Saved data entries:
************

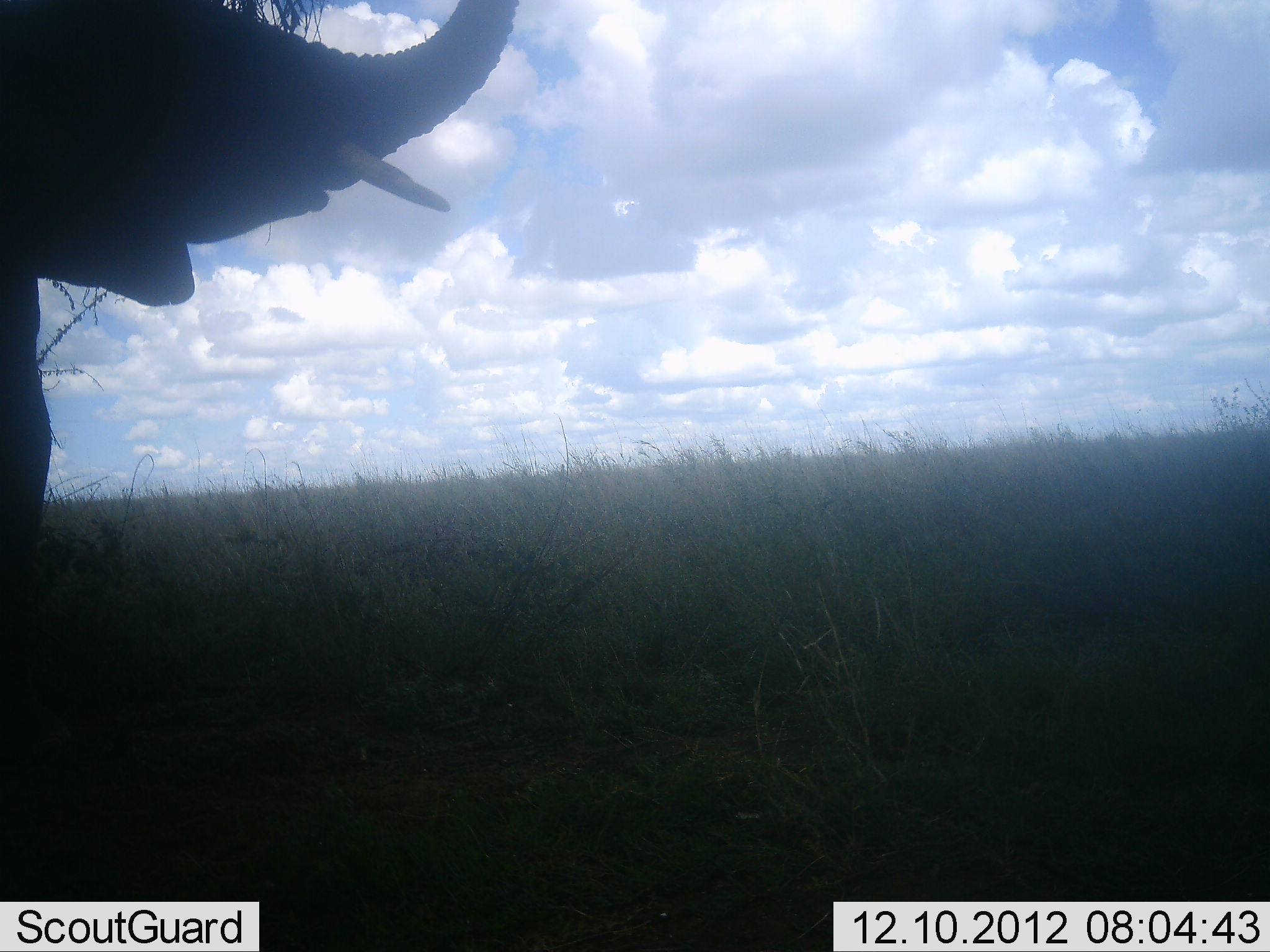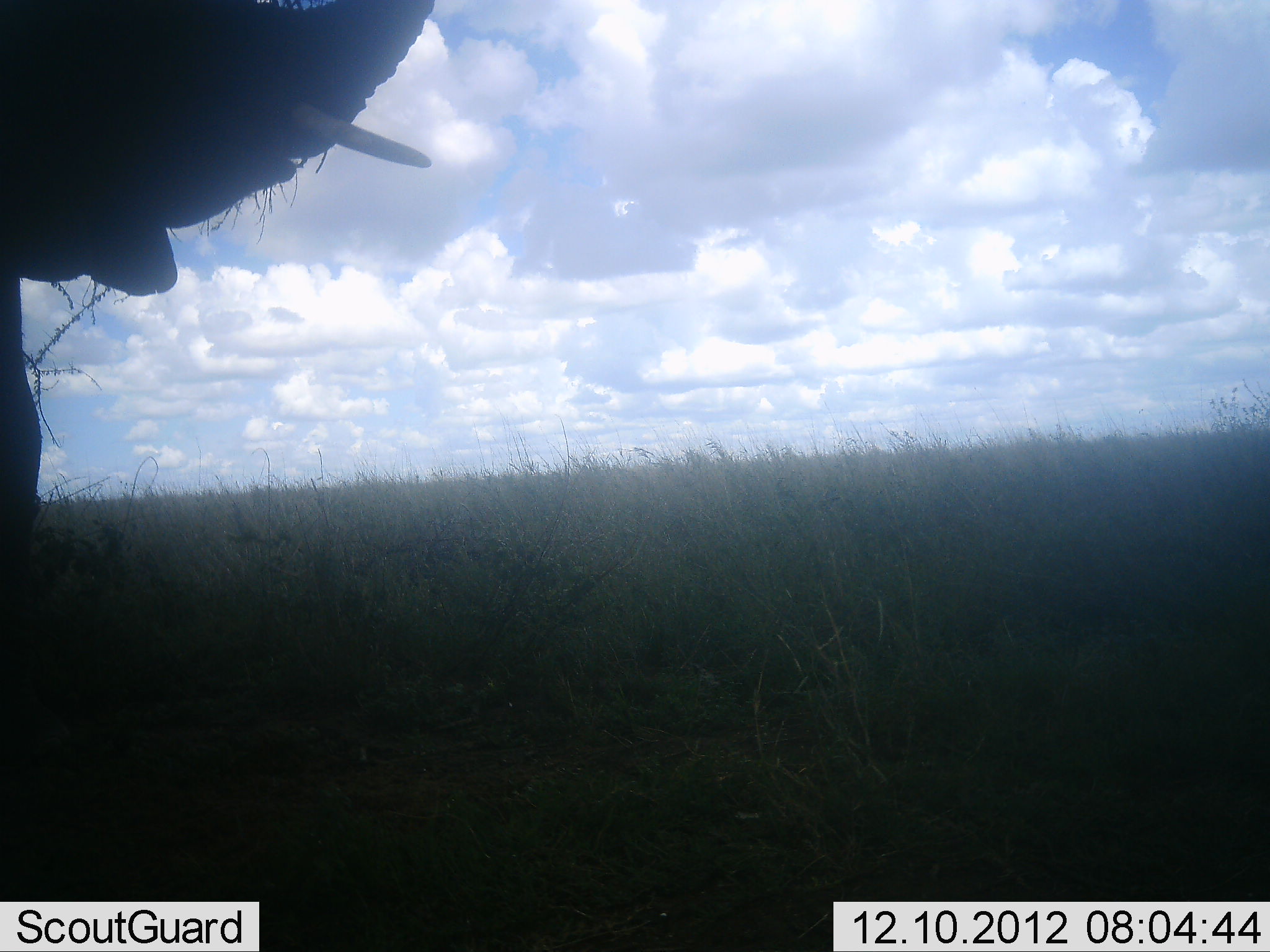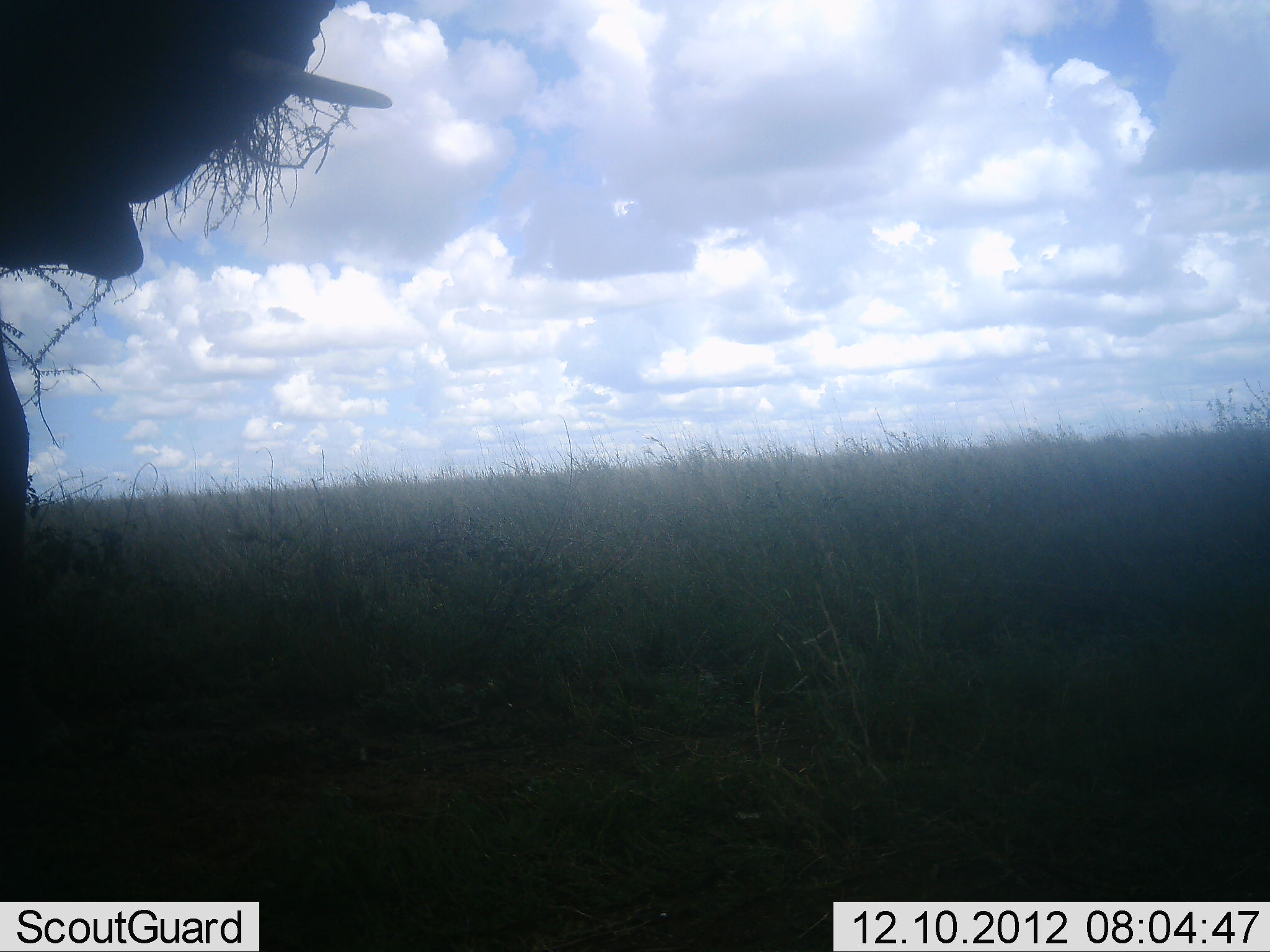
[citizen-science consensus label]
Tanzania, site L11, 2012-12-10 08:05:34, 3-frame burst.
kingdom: Animalia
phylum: Chordata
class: Mammalia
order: Proboscidea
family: Elephantidae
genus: Loxodonta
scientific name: Loxodonta africana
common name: african bush elephant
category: elephant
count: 1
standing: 70%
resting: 0%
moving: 20%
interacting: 0%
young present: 10%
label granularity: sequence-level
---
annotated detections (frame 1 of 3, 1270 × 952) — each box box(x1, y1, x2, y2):
animal: box(0, 1, 521, 771)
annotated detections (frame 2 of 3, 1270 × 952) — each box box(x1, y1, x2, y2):
animal: box(1, 0, 438, 764)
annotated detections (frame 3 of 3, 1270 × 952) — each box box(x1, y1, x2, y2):
animal: box(1, 0, 395, 775)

************

* [WHAT NEEDS TO BE DONE]
Every line above should be transcribed word for word; leave the pictures out.

* [YOUR SOLUTION]
[citizen-science consensus label]
Tanzania, site L11, 2012-12-10 08:05:34, 3-frame burst.
kingdom: Animalia
phylum: Chordata
class: Mammalia
order: Proboscidea
family: Elephantidae
genus: Loxodonta
scientific name: Loxodonta africana
common name: african bush elephant
category: elephant
count: 1
standing: 70%
resting: 0%
moving: 20%
interacting: 0%
young present: 10%
label granularity: sequence-level
---
annotated detections (frame 1 of 3, 1270 × 952) — each box box(x1, y1, x2, y2):
animal: box(0, 1, 521, 771)
annotated detections (frame 2 of 3, 1270 × 952) — each box box(x1, y1, x2, y2):
animal: box(1, 0, 438, 764)
annotated detections (frame 3 of 3, 1270 × 952) — each box box(x1, y1, x2, y2):
animal: box(1, 0, 395, 775)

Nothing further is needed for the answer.